No dia 22 de julho de 2009, o presidente Lula recebeu no Palácio do Planalto uma delegação de lideranças indígenas e sociais, representantes da comunidade científica e o bispo da Prelazia do Xingu, Dom Erwin Kräutler para uma audiência sobre a controversa megahidrelétrica de Belo Monte. Na ocasião, os representantes da sociedade civil expuseram ao presidente uma série de questionamentos sobre os enormes riscos e impactos socioambientais de Belo Monte, bem como sobre a duvidosa viabilidade econômica do empreendimento.
Ao final da reunião, Lula deu a sua palavra de que o governo federal “não enfiaria Belo Monte goela abaixo” de povos indígenas, movimentos sociais e outros grupos da sociedade brasileira. Assim, ele afirmou que o governo estava aberto ao diálogo e, como um primeiro passo, seriam providenciadas respostas imediatas aos questionamentos sobre:
• impactos sociais e ambientais do Complexo Belo Monte sobre os povos indígenas, ribeirinhos e outras populações locais da bacia do Xingu, especialmente no trecho de 100 km da Volta Grande do Xingu, que pode vir a ficar praticamente sem água com o desvio do rio;
• a ineficiência energética do projeto, que produziria uma media anual de apenas 40% da capacidade instalada e, em boa parte do ano operaria com menos de 20%, ou até mesmo menos de 10%, em função da forte sazonalidade do rio Xingu;
• o valor dos investimentos necessários para o empreendimento e a sua viabilidade econômica, considerando os custos de construção, a reduzida capacidade de geração de energia e os reais custos de prevenção e mitigação de impactos socioambientais;
• a tarifa a ser cobrada da população brasileira pela energia produzida por Belo Monte, assim como a utilização da mesma para subsidiar industrias eletro-intensivos, sobretudo para a fabricação de alumínio; e
• garantias efetivas de que não serão construídas outras usinas no Rio Xingu, Altamira, Pombal e São Felix do Xingu, que teriam impactos sociais e ambientais cumulativos muito maiores, sobretudo para os povos indígenas.

++++++++

* DESCRIÇÃO DA TAREFA
Reproduza o trecho sobre Belo Monte começando em "No dia 22 de" e seguindo até "econômica do empreendimento.", substituindo "audiência" por "reunião". Os registros não têm relação com o trecho sobre Belo Monte.

++++++++

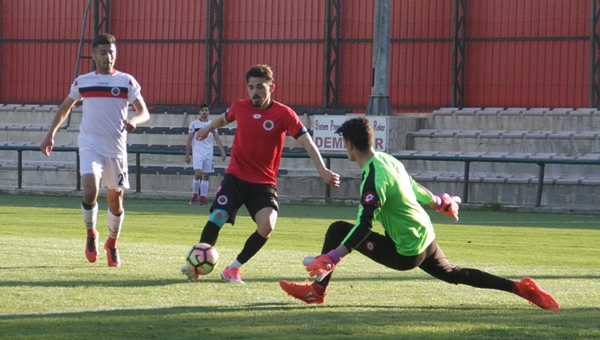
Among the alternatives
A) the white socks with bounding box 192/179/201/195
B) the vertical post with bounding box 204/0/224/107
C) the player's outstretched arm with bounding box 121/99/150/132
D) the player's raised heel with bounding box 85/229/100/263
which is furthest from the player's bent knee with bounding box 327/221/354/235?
the vertical post with bounding box 204/0/224/107

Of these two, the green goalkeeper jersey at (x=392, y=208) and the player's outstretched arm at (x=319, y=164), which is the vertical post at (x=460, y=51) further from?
the green goalkeeper jersey at (x=392, y=208)

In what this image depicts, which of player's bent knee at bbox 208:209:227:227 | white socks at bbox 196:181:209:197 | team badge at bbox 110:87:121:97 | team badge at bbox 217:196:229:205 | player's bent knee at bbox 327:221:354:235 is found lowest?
white socks at bbox 196:181:209:197

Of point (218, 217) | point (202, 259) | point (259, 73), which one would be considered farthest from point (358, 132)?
point (218, 217)

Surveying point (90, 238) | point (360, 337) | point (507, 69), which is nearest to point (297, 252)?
point (90, 238)

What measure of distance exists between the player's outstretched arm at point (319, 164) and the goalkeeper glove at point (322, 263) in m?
1.30

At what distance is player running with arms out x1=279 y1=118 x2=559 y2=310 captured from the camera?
6.76 m

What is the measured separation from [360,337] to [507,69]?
26.8 metres

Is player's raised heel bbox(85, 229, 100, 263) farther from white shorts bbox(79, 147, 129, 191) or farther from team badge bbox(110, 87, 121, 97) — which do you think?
team badge bbox(110, 87, 121, 97)

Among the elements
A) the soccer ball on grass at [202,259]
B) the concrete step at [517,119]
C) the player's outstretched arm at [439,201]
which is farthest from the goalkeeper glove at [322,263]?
the concrete step at [517,119]

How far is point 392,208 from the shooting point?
705 cm

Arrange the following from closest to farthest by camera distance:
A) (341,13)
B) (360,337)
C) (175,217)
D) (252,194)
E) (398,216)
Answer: (360,337)
(398,216)
(252,194)
(175,217)
(341,13)

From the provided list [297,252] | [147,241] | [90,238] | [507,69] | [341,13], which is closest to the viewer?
[90,238]

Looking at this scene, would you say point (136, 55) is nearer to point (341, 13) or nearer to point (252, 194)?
point (341, 13)

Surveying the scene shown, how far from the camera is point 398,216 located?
23.3 feet
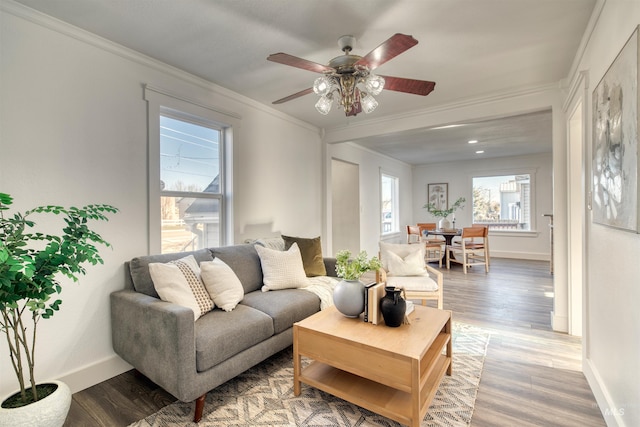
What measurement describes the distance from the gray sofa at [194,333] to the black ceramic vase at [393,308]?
82 cm

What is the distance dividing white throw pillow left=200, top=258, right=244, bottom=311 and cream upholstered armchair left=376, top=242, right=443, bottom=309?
55.5 inches

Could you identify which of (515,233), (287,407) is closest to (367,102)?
(287,407)

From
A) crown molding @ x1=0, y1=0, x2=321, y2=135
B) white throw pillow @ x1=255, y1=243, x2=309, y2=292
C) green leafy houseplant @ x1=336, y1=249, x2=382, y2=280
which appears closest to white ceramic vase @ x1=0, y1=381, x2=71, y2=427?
white throw pillow @ x1=255, y1=243, x2=309, y2=292

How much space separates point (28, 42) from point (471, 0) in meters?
2.77

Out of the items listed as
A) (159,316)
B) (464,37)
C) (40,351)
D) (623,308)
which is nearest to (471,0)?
(464,37)

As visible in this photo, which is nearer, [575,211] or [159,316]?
[159,316]

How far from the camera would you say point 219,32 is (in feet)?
7.02

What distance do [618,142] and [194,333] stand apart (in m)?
2.45

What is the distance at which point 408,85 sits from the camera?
6.86ft

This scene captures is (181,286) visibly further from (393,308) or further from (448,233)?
A: (448,233)

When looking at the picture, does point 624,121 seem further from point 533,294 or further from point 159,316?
point 533,294

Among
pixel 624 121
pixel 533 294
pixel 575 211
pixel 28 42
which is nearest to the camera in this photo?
pixel 624 121

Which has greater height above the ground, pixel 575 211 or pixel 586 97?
pixel 586 97

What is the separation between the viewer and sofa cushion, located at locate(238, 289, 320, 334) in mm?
2287
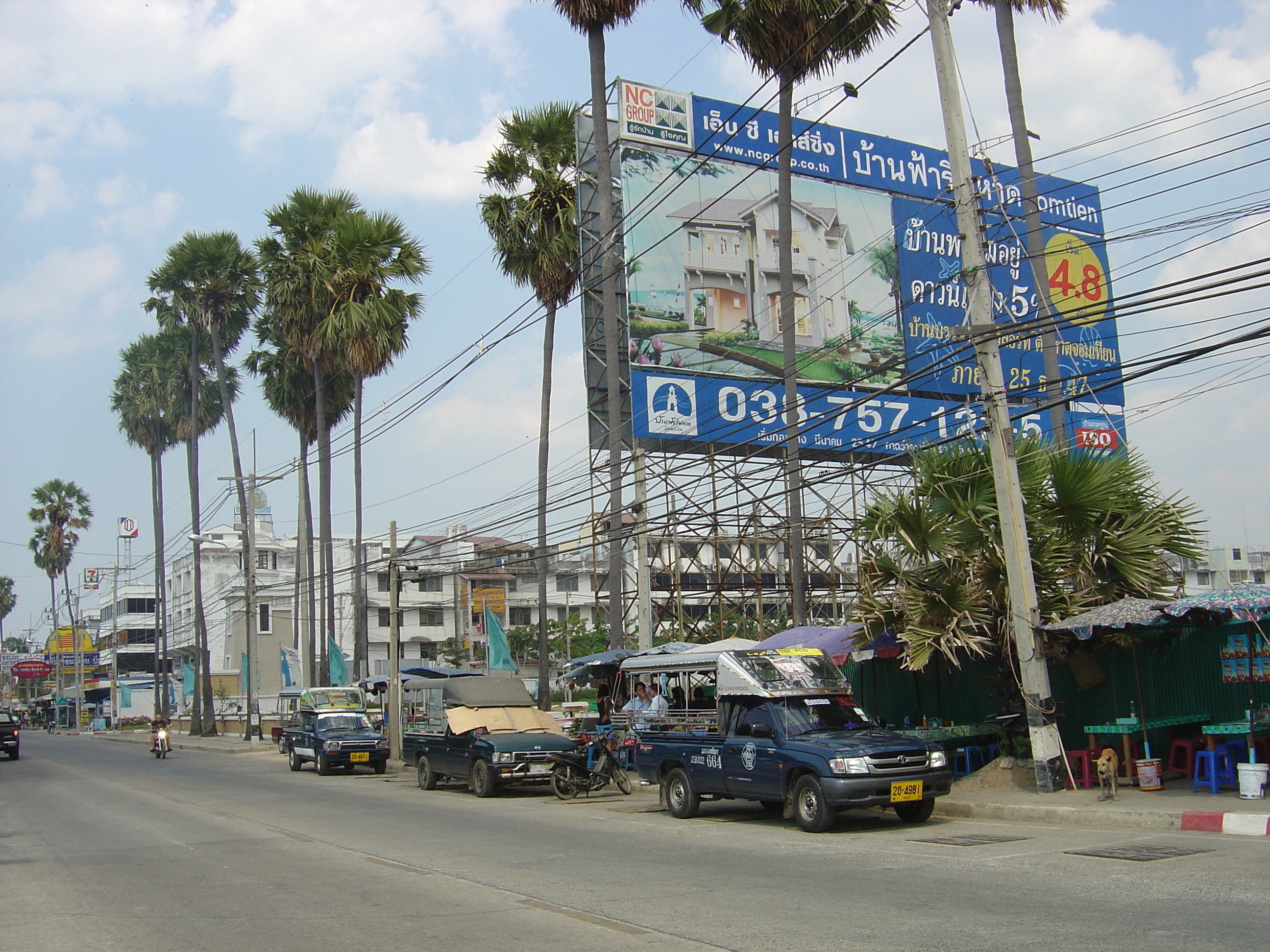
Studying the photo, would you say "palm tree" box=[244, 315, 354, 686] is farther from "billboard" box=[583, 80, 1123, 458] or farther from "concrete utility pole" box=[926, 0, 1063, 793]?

++++++++

* RESPOSTA CORRETA
No dia 22 de julho de 2009, o presidente Lula recebeu no Palácio do Planalto uma delegação de lideranças indígenas e sociais, representantes da comunidade científica e o bispo da Prelazia do Xingu, Dom Erwin Kräutler para uma reunião sobre a controversa megahidrelétrica de Belo Monte. Na ocasião, os representantes da sociedade civil expuseram ao presidente uma série de questionamentos sobre os enormes riscos e impactos socioambientais de Belo Monte, bem como sobre a duvidosa viabilidade econômica do empreendimento.